Okuma parçası:
-------

Bu elbette çok kestirme bir açıklama. Bu tür çiftçiliğin birçok bileşeni vardır ve bu teknikleri doğru şekilde uygulamak için kapsamlı ve nitelikli bir planlama gerekir. Ama bu teknikler farklı kıtalarda denenmiştir, sonuçta üretken, sağlıklı, iyileşmiş araziler ve bu alanda yaşayan insanlar için yeterli ve ahlaki bir yaşam tarzı elde edilmiştir.

-------

Veri satırları:
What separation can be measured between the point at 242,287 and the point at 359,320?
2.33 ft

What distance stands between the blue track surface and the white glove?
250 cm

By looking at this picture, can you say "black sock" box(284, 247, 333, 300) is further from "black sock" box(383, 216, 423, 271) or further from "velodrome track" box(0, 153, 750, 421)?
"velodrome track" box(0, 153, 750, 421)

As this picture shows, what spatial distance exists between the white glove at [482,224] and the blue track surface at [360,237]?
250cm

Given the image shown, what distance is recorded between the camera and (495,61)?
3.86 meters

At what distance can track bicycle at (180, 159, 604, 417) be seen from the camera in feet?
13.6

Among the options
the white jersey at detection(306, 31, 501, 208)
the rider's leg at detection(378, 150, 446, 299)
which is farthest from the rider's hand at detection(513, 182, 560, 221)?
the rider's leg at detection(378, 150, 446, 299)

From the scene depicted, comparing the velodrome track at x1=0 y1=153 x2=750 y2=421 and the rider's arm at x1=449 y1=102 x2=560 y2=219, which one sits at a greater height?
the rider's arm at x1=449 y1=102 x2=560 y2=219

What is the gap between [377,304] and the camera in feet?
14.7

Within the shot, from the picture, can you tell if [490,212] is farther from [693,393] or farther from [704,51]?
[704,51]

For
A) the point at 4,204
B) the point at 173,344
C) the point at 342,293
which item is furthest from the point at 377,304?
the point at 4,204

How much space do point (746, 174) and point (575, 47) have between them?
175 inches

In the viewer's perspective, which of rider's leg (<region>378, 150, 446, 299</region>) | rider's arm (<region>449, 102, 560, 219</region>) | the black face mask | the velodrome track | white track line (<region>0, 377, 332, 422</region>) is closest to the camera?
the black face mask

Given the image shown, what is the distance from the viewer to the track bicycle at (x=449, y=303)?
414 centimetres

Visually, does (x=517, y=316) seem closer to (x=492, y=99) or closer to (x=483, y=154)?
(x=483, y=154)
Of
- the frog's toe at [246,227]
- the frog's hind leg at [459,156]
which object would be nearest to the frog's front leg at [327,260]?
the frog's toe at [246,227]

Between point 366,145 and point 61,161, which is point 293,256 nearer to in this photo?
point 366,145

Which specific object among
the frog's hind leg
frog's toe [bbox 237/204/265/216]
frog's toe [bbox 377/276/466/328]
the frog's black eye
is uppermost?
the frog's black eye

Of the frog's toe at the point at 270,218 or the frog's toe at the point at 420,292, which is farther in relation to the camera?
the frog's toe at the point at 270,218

-------

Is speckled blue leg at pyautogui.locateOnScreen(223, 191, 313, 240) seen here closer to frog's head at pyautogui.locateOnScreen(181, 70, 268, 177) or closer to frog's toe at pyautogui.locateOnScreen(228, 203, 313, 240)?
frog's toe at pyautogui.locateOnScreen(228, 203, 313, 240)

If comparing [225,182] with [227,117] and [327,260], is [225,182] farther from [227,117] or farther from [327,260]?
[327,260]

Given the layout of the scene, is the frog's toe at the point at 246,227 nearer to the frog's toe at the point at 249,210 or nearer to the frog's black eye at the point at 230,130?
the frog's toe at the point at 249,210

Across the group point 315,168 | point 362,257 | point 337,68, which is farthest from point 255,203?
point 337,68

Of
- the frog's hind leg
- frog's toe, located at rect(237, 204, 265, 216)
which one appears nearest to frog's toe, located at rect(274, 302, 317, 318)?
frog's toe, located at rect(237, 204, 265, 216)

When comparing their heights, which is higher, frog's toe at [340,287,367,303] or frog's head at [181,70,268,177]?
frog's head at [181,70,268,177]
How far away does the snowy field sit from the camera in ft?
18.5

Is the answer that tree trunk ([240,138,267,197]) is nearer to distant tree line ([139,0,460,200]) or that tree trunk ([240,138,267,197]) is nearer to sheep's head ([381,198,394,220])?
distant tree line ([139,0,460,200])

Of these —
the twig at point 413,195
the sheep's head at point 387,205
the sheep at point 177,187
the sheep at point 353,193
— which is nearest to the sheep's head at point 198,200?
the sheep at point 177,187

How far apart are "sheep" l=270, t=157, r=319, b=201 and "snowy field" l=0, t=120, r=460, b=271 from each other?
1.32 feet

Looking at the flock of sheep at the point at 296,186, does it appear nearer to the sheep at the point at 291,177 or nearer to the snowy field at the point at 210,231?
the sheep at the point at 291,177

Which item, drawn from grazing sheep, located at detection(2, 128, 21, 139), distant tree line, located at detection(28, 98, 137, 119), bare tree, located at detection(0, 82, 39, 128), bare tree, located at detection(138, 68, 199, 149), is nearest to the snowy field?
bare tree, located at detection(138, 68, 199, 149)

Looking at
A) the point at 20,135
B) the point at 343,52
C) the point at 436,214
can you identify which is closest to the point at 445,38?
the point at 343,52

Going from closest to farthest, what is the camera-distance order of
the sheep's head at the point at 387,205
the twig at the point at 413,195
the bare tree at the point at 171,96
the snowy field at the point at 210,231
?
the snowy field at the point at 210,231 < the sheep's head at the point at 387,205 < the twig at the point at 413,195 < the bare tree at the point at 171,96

-------

İstenenler:
**a)** Okuma parçasındaki şu cümleyi İngilizceye çevir: "Bu tür çiftçiliğin birçok bileşeni vardır ve bu teknikleri doğru şekilde uygulamak için kapsamlı ve nitelikli bir planlama gerekir."
**b)** Aşağıdaki ifadeler okuma parçasıyla uyuşuyor mu? Her biri için evet ya da hayır de ve buna karar veren sözleri parçadan tırnak içinde aynen ver.
(i) Bu teknikler yalnızca tek bir kıtada denenmiştir.
(ii) Parça, yapılan açıklamanın kestirme olduğunu kabul ediyor.
(iii) Bu teknikleri uygulamak için planlama yapmaya gerek yoktur.
**c)** Okuma parçasında "Bu elbette çok" ile başlayıp "tarzı elde edilmiştir." ile biten kısmı olduğu gibi tekrarla.
Satırların bu işle hiçbir ilgisi yok.

Yazılı cevaplar:
**a)** This kind of farming has many components, and applying these techniques correctly requires comprehensive and skilled planning.

**b)**
(i) Hayır: "bu teknikler farklı kıtalarda denenmiştir"
(ii) Evet: "Bu elbette çok kestirme bir açıklama."
(iii) Hayır: "kapsamlı ve nitelikli bir planlama gerekir"

**c)**
Bu elbette çok kestirme bir açıklama. Bu tür çiftçiliğin birçok bileşeni vardır ve bu teknikleri doğru şekilde uygulamak için kapsamlı ve nitelikli bir planlama gerekir. Ama bu teknikler farklı kıtalarda denenmiştir, sonuçta üretken, sağlıklı, iyileşmiş araziler ve bu alanda yaşayan insanlar için yeterli ve ahlaki bir yaşam tarzı elde edilmiştir.